In the spring, SHU President Sister Peg Albert, OP, PhD, announced Siena Heights would begin a nursing program. Now that a director has been hired, one of her first tasks will be to develop a curriculum following guidelines and standards established by accrediting agencies, Weber said.


“Dr. Idczak will also help develop clinical sites for the program as well as hire nursing faculty and pursue funding opportunities,” she added.


Siena Heights is considering a degree completion program from registered nurse to a Bachelor of Science in Nursing degree, as well as a more traditional four-year BSN program.


Currently 30 states, including Michigan, have nursing shortages.
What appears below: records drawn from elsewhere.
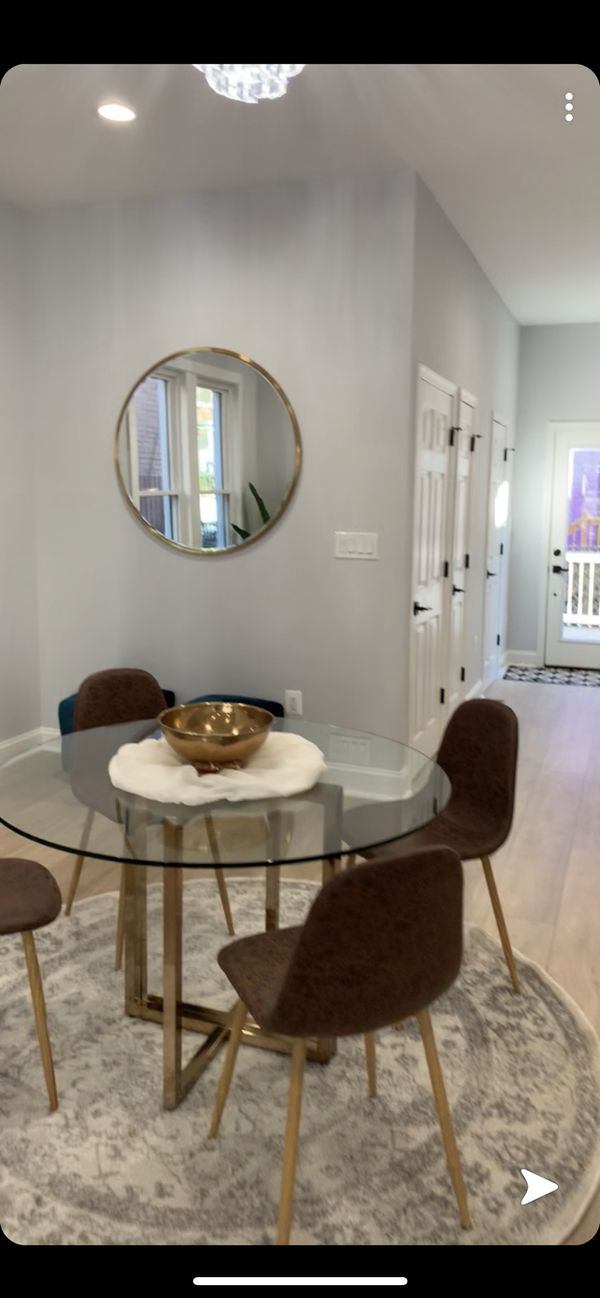 Gorgeous Round brass kitchen or dining table w/4 chairs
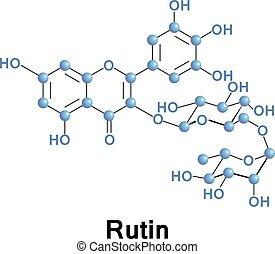 rutin, sophorin, rutoside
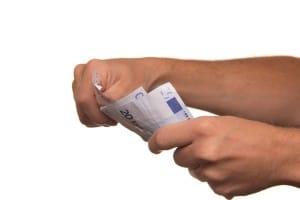 Bild Geldscheine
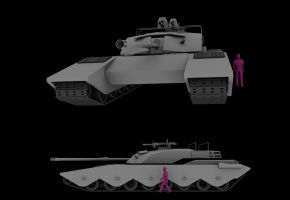 MBT Wip2 by titan-hq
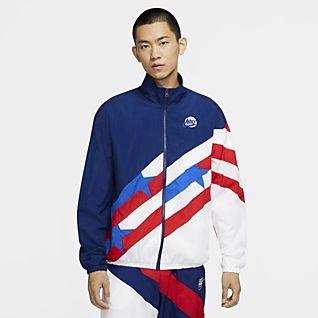Nike Throwback เสื้อแจ็คเก็ตชุดวอร์มบาสเก็ตบอลผู้ชาย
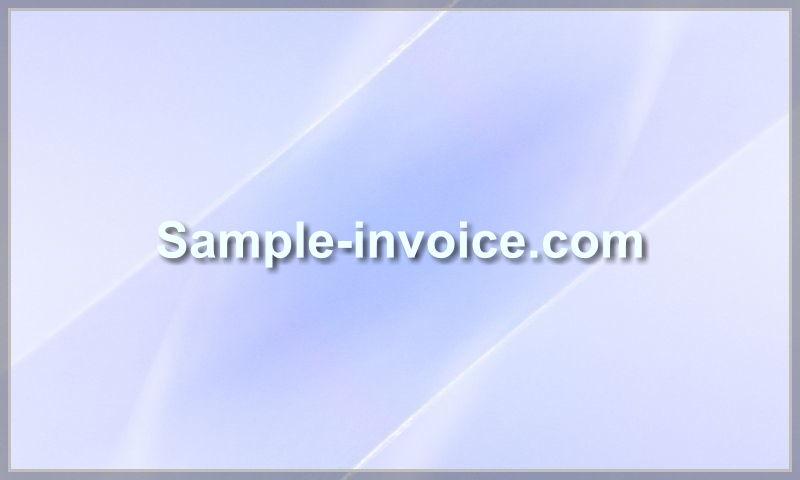 sample-invoice.com.jpg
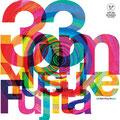 Yusuke Fujita - 33 Roll Play Music [LP] Mastering
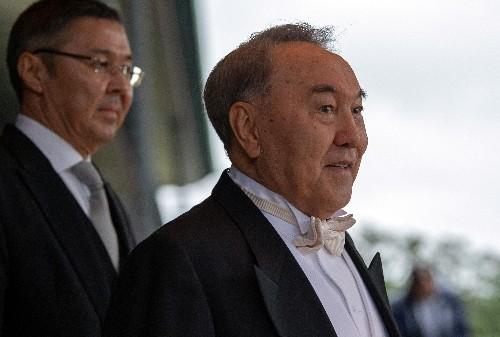 Ex-Kazakhstan leader proposes Russia-Ukraine presidents meet in bid to ease conflict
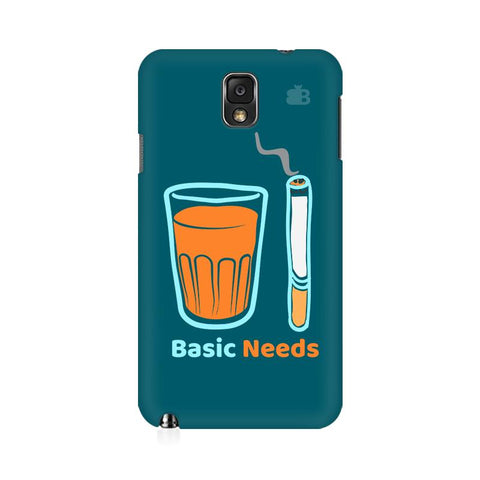 Chai Sutta Basic Samsung Note 3 Cover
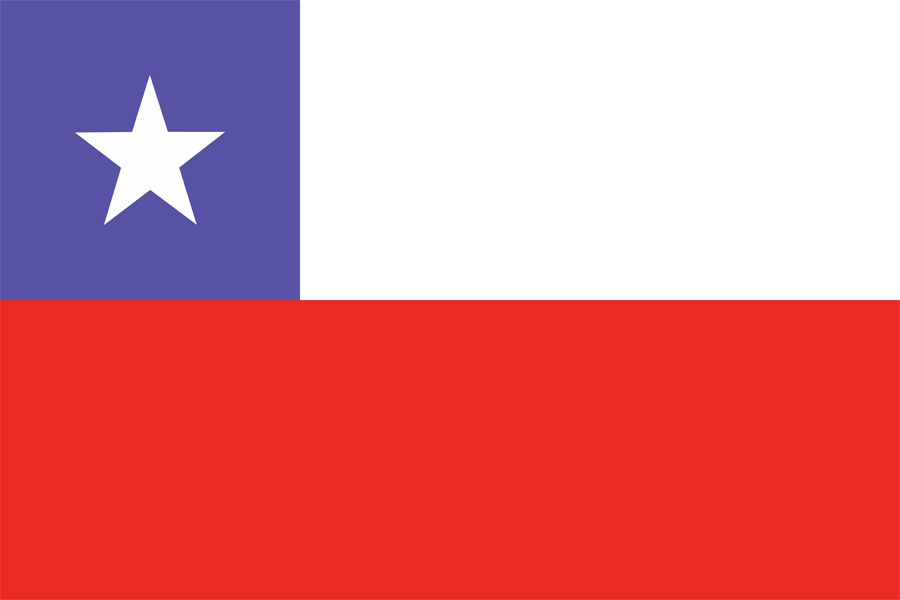 Chile - Flag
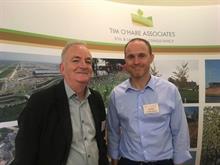 Tim O'Hare Associates joins Thamesmead team through framework win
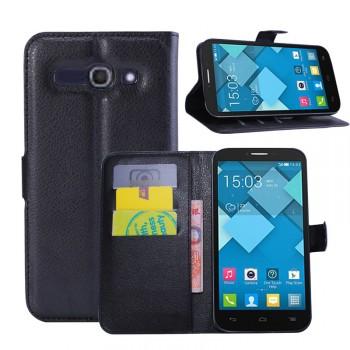 Чехол портмоне подставка с защелкой для Alcatel One Touch Pop C9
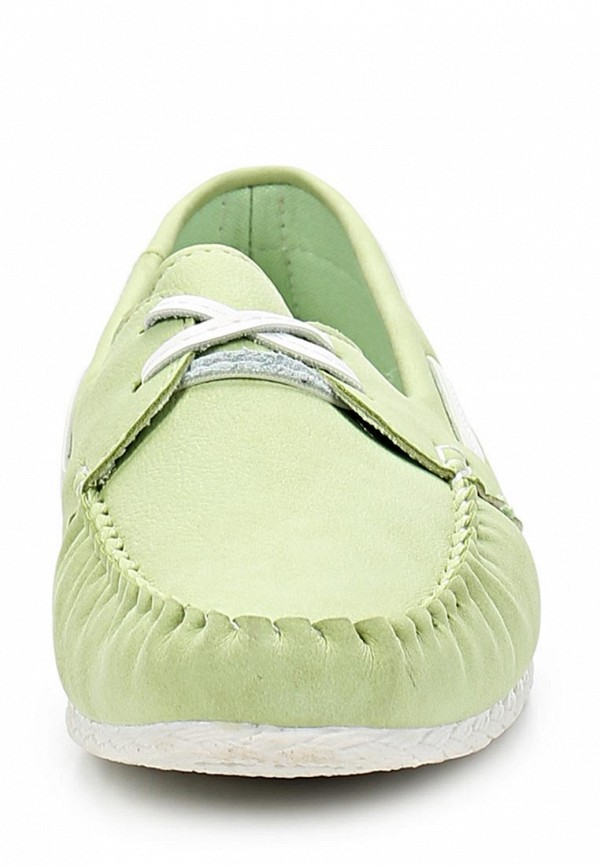 фото Мокасины женские Wilmar WI064AWAPV35, зеленые на шнурках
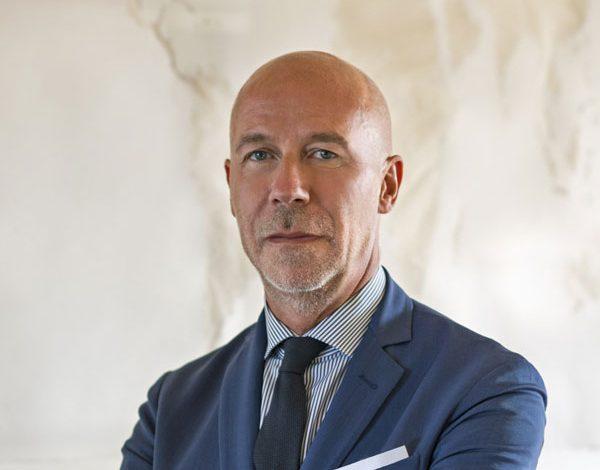 Il CEO Poletto lascia Ferragamo. Scossa (positiva) in Borsa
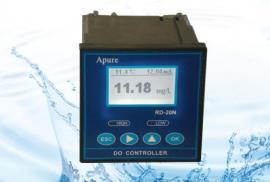 水产养殖、自来水、污水溶氧仪RD-20N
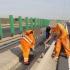 Trafic restricționat pe Autostrada A2 pe sensul Constanța către București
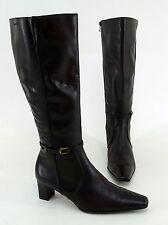 Wadenhohe Tamaris Damen-Stiefel aus Echtleder mit mittlerem Absatz (3-5 cm)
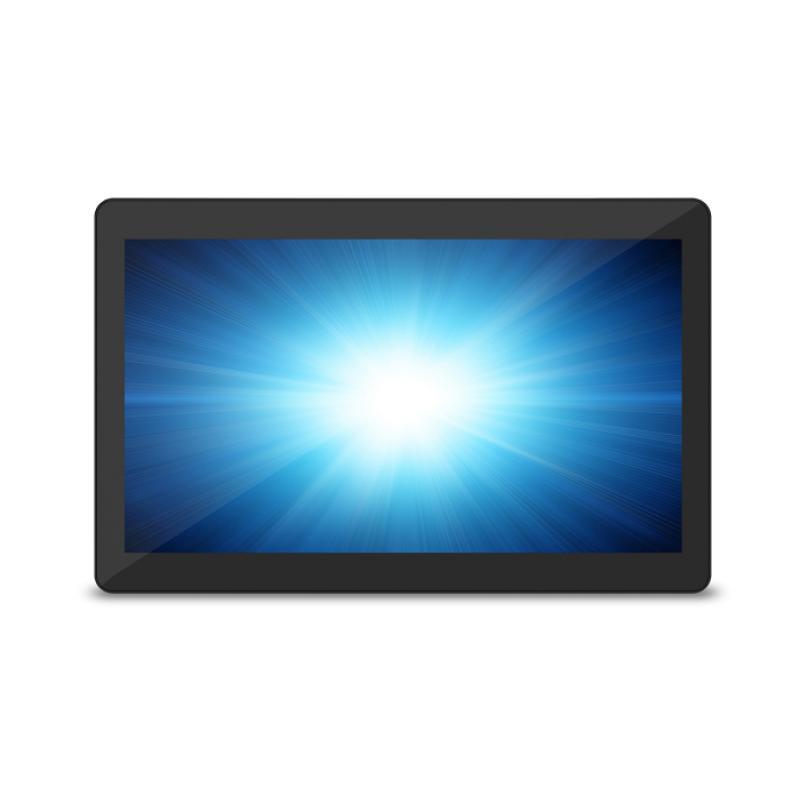 """I-Series E692244 pcs todo-en-uno 39,6 cm (15.6"""") 1920 x 1080 Pixeles Pantalla táctil 8ª generación de procesadores Intel® Core™"""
There are currently no four-year nursing programs in Lenawee, Hillsdale or Jackson counties. In Lenawee County, there are more than 25 health care facilities, including two hospitals, and there are several more hospitals within a 50-mile radius. According to state statistics, the health care industry is Michigan’s largest employer.


“The philosophy we’re going to build the program on is that nursing is both an art and a science,” Dr. Idczak said. “Health care has moved us to the impersonal. You’re a number. Your diagnosis. We’re not. We’re still people. I think one of the most important aspects of the (Siena Heights) program we will create is to look at what nursing truly is within the health care system.”